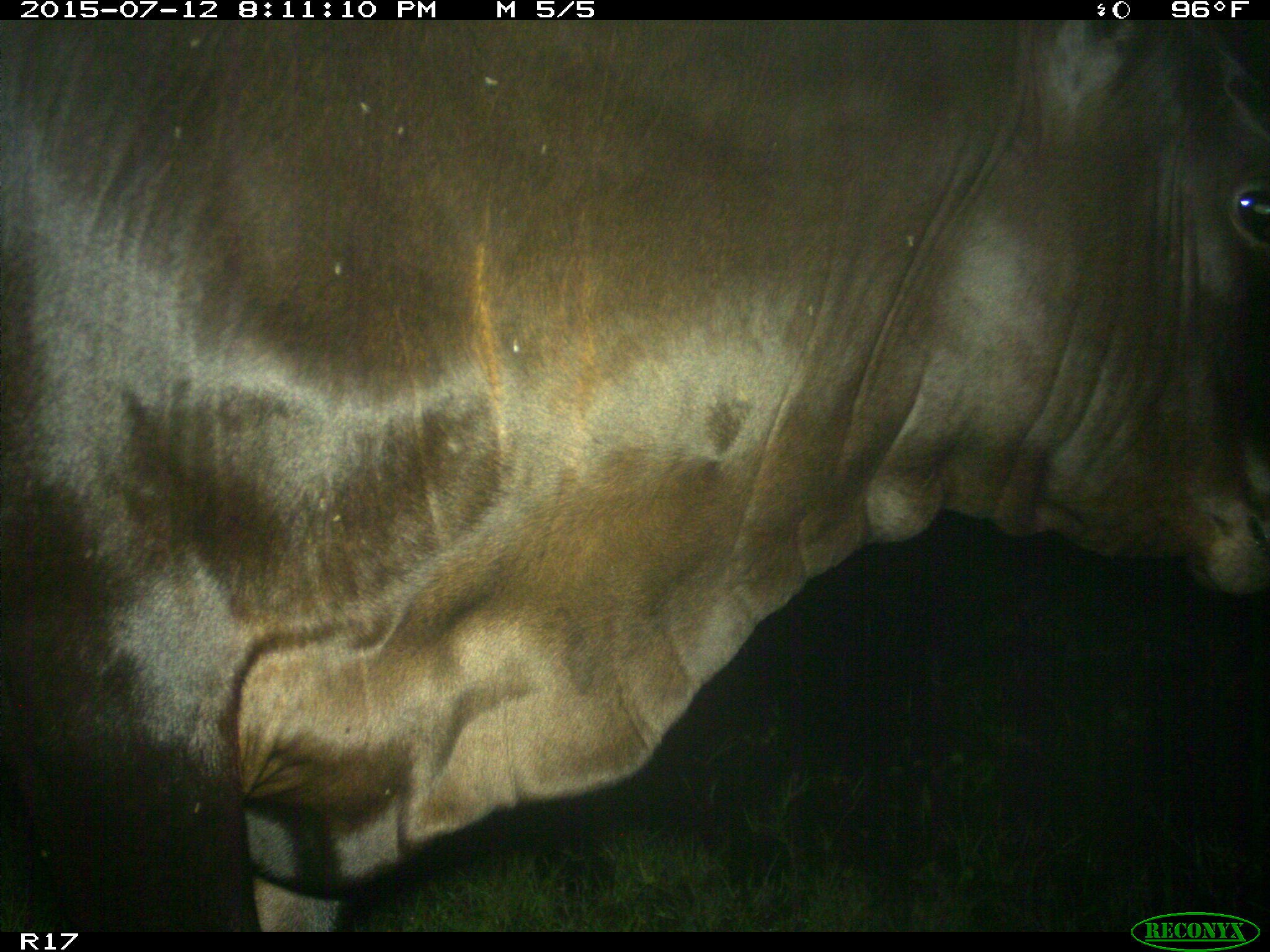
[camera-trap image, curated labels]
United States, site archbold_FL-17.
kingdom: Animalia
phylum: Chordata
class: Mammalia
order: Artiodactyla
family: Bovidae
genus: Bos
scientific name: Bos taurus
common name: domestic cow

********************

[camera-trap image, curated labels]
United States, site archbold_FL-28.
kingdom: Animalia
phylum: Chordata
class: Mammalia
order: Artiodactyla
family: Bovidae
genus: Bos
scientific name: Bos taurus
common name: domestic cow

********************

Wherever the word "United" shows up in the material, copy the line it is on.

ANSWER TO THIS PROBLEM:
United States, site archbold_FL-17.
United States, site archbold_FL-28.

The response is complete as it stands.